#### TÂCHES DE L'EXERCICE
1. Traduisez en anglais cette phrase de l'extrait du document : « Personnellement, cela ne m'ennuie pas des mandats de deux ans. »
2. Poursuivez le compte rendu sur la gouvernance des Premières nations à la suite de sa dernière phrase.

Chaque Première nation a la possibilité de tailler son code sur mesure et de choisir des mandats de trois ans, de quatre ans ou autre, comme bon lui semble. Nous ne l'avons tout simplement pas encore fait.
Le sénateur Lovelace Nicholas : Pensez-vous que nous devrions élaborer notre propre système électoral autochtone?
M. Louie : Les bandes prises individuellement? Je pense que chaque bande devrait avoir le sien. Du fait que nous soyons engagés dans ce processus de gestion des terres, nous avons formé un comité sur les terres qui est chargé de prendre en main la gestion des terres. Quatorze bandes au Canada ont fait cela. Il y a à l'échelle du pays 70 bandes sur la liste d'attente qui veulent élaborer leur propre code foncier et nous sommes de celles qui ont réussi à s'y inscrire à la fin de l'année dernière. Nous avons obtenu un certain financement et nous avons aujourd'hui un comité composé de jeunes, d'aînés et d'adultes qui sont en train de passer en revue notre code foncier. Il y a quelques semaines, je leur ai dit : « Profitons donc de l'occasion pour voir si nous ne pourrions pas tailler sur mesure notre processus électoral ».
Personnellement, cela ne m'ennuie pas des mandats de deux ans. Cela passe vite et vous tient éveillé. J'ai été élu huit fois d'affilée.
Le sénateur Christensen : Cela m'intéresse de savoir comment, au fil du processus, vous avez pu maintenir votre société de développement à distance par rapport au bras politique de la bande. De quelle façon sont gérés les revenus produits par la société?
M. Louie : Je suis un étudiant des questions autochtones. Je suis allé à l'Université de Lethbridge et à l'Université de Regina pour y suivre des études sur les Amérindiens : comment les réserves ont-elles vu le jour? Quel est le système colonial des réserves? Qu'est-ce que la Loi sur les Indiens? Comment se fait-il que les Premières nations se trouvent aujourd'hui aux prises avec les difficultés que l'on sait? Voilà pourquoi je suis allé à l'université, et cela m'est toujours resté depuis, et je continue d'être passionné par l'étude des questions autochtones et des sociétés autochtones.
Nous sommes la première bande au Canada à avoir fait venir chez nous un des professeurs du projet de Harvard sur le développement économique des Indiens d'Amérique. En 1987, nous en avons fait venir un qui a passé toute une journée avec nous à nous expliquer les conclusions de l'étude.

#### LIGNES DE DONNÉES
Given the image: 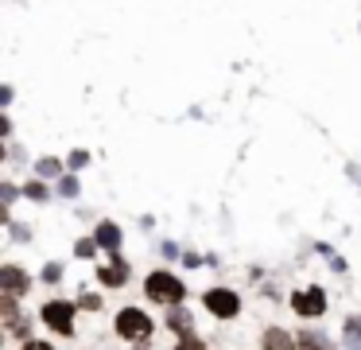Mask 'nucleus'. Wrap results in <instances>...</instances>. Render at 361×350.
<instances>
[{"label": "nucleus", "instance_id": "f257e3e1", "mask_svg": "<svg viewBox=\"0 0 361 350\" xmlns=\"http://www.w3.org/2000/svg\"><path fill=\"white\" fill-rule=\"evenodd\" d=\"M144 296L156 304H163V308H183V280H179L175 273H168V268H156V273H148V280H144Z\"/></svg>", "mask_w": 361, "mask_h": 350}, {"label": "nucleus", "instance_id": "f03ea898", "mask_svg": "<svg viewBox=\"0 0 361 350\" xmlns=\"http://www.w3.org/2000/svg\"><path fill=\"white\" fill-rule=\"evenodd\" d=\"M113 327H117V335L125 342H151V331H156L151 316H148V311H140V308H121Z\"/></svg>", "mask_w": 361, "mask_h": 350}, {"label": "nucleus", "instance_id": "7ed1b4c3", "mask_svg": "<svg viewBox=\"0 0 361 350\" xmlns=\"http://www.w3.org/2000/svg\"><path fill=\"white\" fill-rule=\"evenodd\" d=\"M74 311H78V304H67V300H47V304H43V311H39V319H43V323H47L55 335L70 339V335H74Z\"/></svg>", "mask_w": 361, "mask_h": 350}, {"label": "nucleus", "instance_id": "20e7f679", "mask_svg": "<svg viewBox=\"0 0 361 350\" xmlns=\"http://www.w3.org/2000/svg\"><path fill=\"white\" fill-rule=\"evenodd\" d=\"M202 304H206V311H210L214 319H237L241 316V296H237L233 288H210L202 296Z\"/></svg>", "mask_w": 361, "mask_h": 350}, {"label": "nucleus", "instance_id": "39448f33", "mask_svg": "<svg viewBox=\"0 0 361 350\" xmlns=\"http://www.w3.org/2000/svg\"><path fill=\"white\" fill-rule=\"evenodd\" d=\"M292 311H295L299 319H319L322 311H327V292H322L319 284L292 292Z\"/></svg>", "mask_w": 361, "mask_h": 350}, {"label": "nucleus", "instance_id": "423d86ee", "mask_svg": "<svg viewBox=\"0 0 361 350\" xmlns=\"http://www.w3.org/2000/svg\"><path fill=\"white\" fill-rule=\"evenodd\" d=\"M32 292V276L24 273L20 265H4L0 268V296H27Z\"/></svg>", "mask_w": 361, "mask_h": 350}, {"label": "nucleus", "instance_id": "0eeeda50", "mask_svg": "<svg viewBox=\"0 0 361 350\" xmlns=\"http://www.w3.org/2000/svg\"><path fill=\"white\" fill-rule=\"evenodd\" d=\"M128 276H132V268H128V261H121V257H113L109 265L97 268V280L105 284V288H125Z\"/></svg>", "mask_w": 361, "mask_h": 350}, {"label": "nucleus", "instance_id": "6e6552de", "mask_svg": "<svg viewBox=\"0 0 361 350\" xmlns=\"http://www.w3.org/2000/svg\"><path fill=\"white\" fill-rule=\"evenodd\" d=\"M261 346L264 350H299V339L292 331H284V327H264Z\"/></svg>", "mask_w": 361, "mask_h": 350}, {"label": "nucleus", "instance_id": "1a4fd4ad", "mask_svg": "<svg viewBox=\"0 0 361 350\" xmlns=\"http://www.w3.org/2000/svg\"><path fill=\"white\" fill-rule=\"evenodd\" d=\"M342 350H361V316H350L342 323Z\"/></svg>", "mask_w": 361, "mask_h": 350}, {"label": "nucleus", "instance_id": "9d476101", "mask_svg": "<svg viewBox=\"0 0 361 350\" xmlns=\"http://www.w3.org/2000/svg\"><path fill=\"white\" fill-rule=\"evenodd\" d=\"M93 242H97L101 249H117V245H121V230L113 222H101L97 230H93Z\"/></svg>", "mask_w": 361, "mask_h": 350}, {"label": "nucleus", "instance_id": "9b49d317", "mask_svg": "<svg viewBox=\"0 0 361 350\" xmlns=\"http://www.w3.org/2000/svg\"><path fill=\"white\" fill-rule=\"evenodd\" d=\"M168 327L179 335V339H183V335H191V331H194V319H191V311H183V308H171V311H168Z\"/></svg>", "mask_w": 361, "mask_h": 350}, {"label": "nucleus", "instance_id": "f8f14e48", "mask_svg": "<svg viewBox=\"0 0 361 350\" xmlns=\"http://www.w3.org/2000/svg\"><path fill=\"white\" fill-rule=\"evenodd\" d=\"M295 339H299V350H334V346L327 342V335H322V331H311V327H307V331H299Z\"/></svg>", "mask_w": 361, "mask_h": 350}, {"label": "nucleus", "instance_id": "ddd939ff", "mask_svg": "<svg viewBox=\"0 0 361 350\" xmlns=\"http://www.w3.org/2000/svg\"><path fill=\"white\" fill-rule=\"evenodd\" d=\"M0 319H4V327H12L16 319H24V316H20V300H16V296H0Z\"/></svg>", "mask_w": 361, "mask_h": 350}, {"label": "nucleus", "instance_id": "4468645a", "mask_svg": "<svg viewBox=\"0 0 361 350\" xmlns=\"http://www.w3.org/2000/svg\"><path fill=\"white\" fill-rule=\"evenodd\" d=\"M78 308H82V311H97V308H101V296H90V292H82V296H78Z\"/></svg>", "mask_w": 361, "mask_h": 350}, {"label": "nucleus", "instance_id": "2eb2a0df", "mask_svg": "<svg viewBox=\"0 0 361 350\" xmlns=\"http://www.w3.org/2000/svg\"><path fill=\"white\" fill-rule=\"evenodd\" d=\"M175 350H202V339H194V335H183V339L175 342Z\"/></svg>", "mask_w": 361, "mask_h": 350}, {"label": "nucleus", "instance_id": "dca6fc26", "mask_svg": "<svg viewBox=\"0 0 361 350\" xmlns=\"http://www.w3.org/2000/svg\"><path fill=\"white\" fill-rule=\"evenodd\" d=\"M93 249H97V242H93V238H86V242H78V249H74V253H78V257H90Z\"/></svg>", "mask_w": 361, "mask_h": 350}, {"label": "nucleus", "instance_id": "f3484780", "mask_svg": "<svg viewBox=\"0 0 361 350\" xmlns=\"http://www.w3.org/2000/svg\"><path fill=\"white\" fill-rule=\"evenodd\" d=\"M59 276H62V265H47V268H43V280H47V284H55Z\"/></svg>", "mask_w": 361, "mask_h": 350}, {"label": "nucleus", "instance_id": "a211bd4d", "mask_svg": "<svg viewBox=\"0 0 361 350\" xmlns=\"http://www.w3.org/2000/svg\"><path fill=\"white\" fill-rule=\"evenodd\" d=\"M59 171V160H39V175H55Z\"/></svg>", "mask_w": 361, "mask_h": 350}, {"label": "nucleus", "instance_id": "6ab92c4d", "mask_svg": "<svg viewBox=\"0 0 361 350\" xmlns=\"http://www.w3.org/2000/svg\"><path fill=\"white\" fill-rule=\"evenodd\" d=\"M24 350H55V346H50V342H43V339H27Z\"/></svg>", "mask_w": 361, "mask_h": 350}, {"label": "nucleus", "instance_id": "aec40b11", "mask_svg": "<svg viewBox=\"0 0 361 350\" xmlns=\"http://www.w3.org/2000/svg\"><path fill=\"white\" fill-rule=\"evenodd\" d=\"M27 199H47V191H43V183H27Z\"/></svg>", "mask_w": 361, "mask_h": 350}]
</instances>
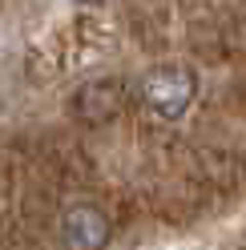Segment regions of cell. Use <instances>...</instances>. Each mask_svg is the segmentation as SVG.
Here are the masks:
<instances>
[{
    "label": "cell",
    "instance_id": "1",
    "mask_svg": "<svg viewBox=\"0 0 246 250\" xmlns=\"http://www.w3.org/2000/svg\"><path fill=\"white\" fill-rule=\"evenodd\" d=\"M194 93H198L194 69H186V65H158V69H149L142 81H137L133 97L142 101L153 117L174 121V117H182L194 105Z\"/></svg>",
    "mask_w": 246,
    "mask_h": 250
},
{
    "label": "cell",
    "instance_id": "2",
    "mask_svg": "<svg viewBox=\"0 0 246 250\" xmlns=\"http://www.w3.org/2000/svg\"><path fill=\"white\" fill-rule=\"evenodd\" d=\"M109 238V222L97 206H69L61 218V242L65 250H101Z\"/></svg>",
    "mask_w": 246,
    "mask_h": 250
},
{
    "label": "cell",
    "instance_id": "3",
    "mask_svg": "<svg viewBox=\"0 0 246 250\" xmlns=\"http://www.w3.org/2000/svg\"><path fill=\"white\" fill-rule=\"evenodd\" d=\"M121 101H125V93H121L117 81H93L81 89V97H77V109H81L85 117H113Z\"/></svg>",
    "mask_w": 246,
    "mask_h": 250
}]
</instances>
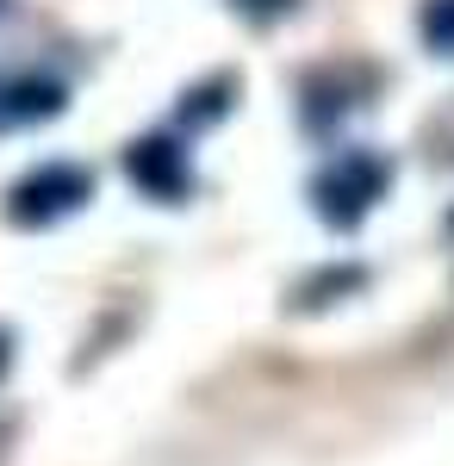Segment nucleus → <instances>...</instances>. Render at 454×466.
<instances>
[{"label":"nucleus","instance_id":"nucleus-3","mask_svg":"<svg viewBox=\"0 0 454 466\" xmlns=\"http://www.w3.org/2000/svg\"><path fill=\"white\" fill-rule=\"evenodd\" d=\"M125 168H131V180H138L150 199H181V193H187V180H193L187 149L169 144V137H143V144H131Z\"/></svg>","mask_w":454,"mask_h":466},{"label":"nucleus","instance_id":"nucleus-4","mask_svg":"<svg viewBox=\"0 0 454 466\" xmlns=\"http://www.w3.org/2000/svg\"><path fill=\"white\" fill-rule=\"evenodd\" d=\"M423 37L436 50H454V0H429L423 6Z\"/></svg>","mask_w":454,"mask_h":466},{"label":"nucleus","instance_id":"nucleus-2","mask_svg":"<svg viewBox=\"0 0 454 466\" xmlns=\"http://www.w3.org/2000/svg\"><path fill=\"white\" fill-rule=\"evenodd\" d=\"M81 199H88V175L69 168V162H50V168H37V175H26L13 187V206L6 212L19 218V224H50V218L75 212Z\"/></svg>","mask_w":454,"mask_h":466},{"label":"nucleus","instance_id":"nucleus-1","mask_svg":"<svg viewBox=\"0 0 454 466\" xmlns=\"http://www.w3.org/2000/svg\"><path fill=\"white\" fill-rule=\"evenodd\" d=\"M386 180H392V168H386L380 156L349 149V156H336V162L312 180V206H317V218H324V224L349 230V224H361V218L380 206Z\"/></svg>","mask_w":454,"mask_h":466}]
</instances>
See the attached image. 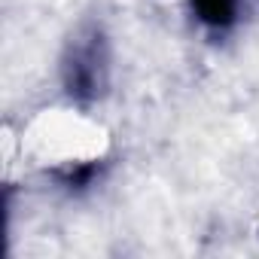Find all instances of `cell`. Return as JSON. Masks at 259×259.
Returning <instances> with one entry per match:
<instances>
[{"label": "cell", "instance_id": "2", "mask_svg": "<svg viewBox=\"0 0 259 259\" xmlns=\"http://www.w3.org/2000/svg\"><path fill=\"white\" fill-rule=\"evenodd\" d=\"M195 28L210 40L232 37L247 13V0H183Z\"/></svg>", "mask_w": 259, "mask_h": 259}, {"label": "cell", "instance_id": "3", "mask_svg": "<svg viewBox=\"0 0 259 259\" xmlns=\"http://www.w3.org/2000/svg\"><path fill=\"white\" fill-rule=\"evenodd\" d=\"M256 238H259V232H256Z\"/></svg>", "mask_w": 259, "mask_h": 259}, {"label": "cell", "instance_id": "1", "mask_svg": "<svg viewBox=\"0 0 259 259\" xmlns=\"http://www.w3.org/2000/svg\"><path fill=\"white\" fill-rule=\"evenodd\" d=\"M58 85L79 107L101 104L113 89V40L95 19L79 22L58 55Z\"/></svg>", "mask_w": 259, "mask_h": 259}]
</instances>
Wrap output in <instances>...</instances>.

#### RÉSULTATS OBTENUS
1. Personally, two-year terms don't bother me.

2.
Les tribus américaines ne sont pas différentes. C'est la même chose. Les Indiens ont eu des pensionnats là-bas aussi, tout comme nous. Ils ont des réserves, nous avons des réserves; eux, ils ont le Bureau of Indian Affairs, et nous, nous avons le ministère des Affaires indiennes. Il est un fait historique que le gouvernement canadien y envoyait sans cesse des agents dans les années 1800 pour se renseigner sur ce que faisait le Bureau of Indian Affairs. C'est ainsi que nous nous sommes retrouvés avec des réserves et des pensionnats.
Chez eux, leur mandat après élection est de deux ans, à moins que la bande n'ait fait du sur mesure. Leur développement n'est pas différent de celui des bandes au Canada.
Quoi qu'il en soit, le rapport du Harvard Project parle du fait que les tribus qui réussissent bien établissent une séparation entre les affaires et la politique. Tout le monde parle de cela, y compris les gouvernements fédéral et provinciaux.
Nous sommes une petite bande de 400 personnes. Nous ne sommes pas comme la tribu Blood ou certaines de ces autres bandes qui comptent des milliers et des milliers de membres, alors notre bassin de talents n'est pas énorme. Dans la plupart des communautés, le bassin de talents n'est pas énorme. C'est là une chose sur laquelle je ne suis pas d'accord avec les gens de Harvard, et j'ai dit cela à Stephen Cornell et à Joe Kalt. La tribu Colville, qui se trouve juste au sud de nous, dispose d'une réserve gigantesque d'un million d'acres. Vous pourriez sans doute réunir toutes les réserves de la Colombie-Britannique, et sans doute même toutes celles de l'Ouest du Canada, sur le plan superficie, et les caser à l'intérieur de cette seule réserve. Cette bande compte 11 000 membres. J'ai des cousins qui siègent à son conseil. Étant donné notre dynamique et notre proximité, nos habitudes tribales et nos pratiques communautaires, l'on ne peut pas séparer les affaires de la politique. Ce n'est pas possible.
Ce qu'il faut faire, c'est mettre en place des systèmes, des politiques et des règles pour gérer cela — des lignes directrices en matière de conflits, des règles pour empêcher le népotisme et des lignes directrices visant les membres de sa famille immédiate. Il faut que cela soit géré d'une façon documentée et structurée.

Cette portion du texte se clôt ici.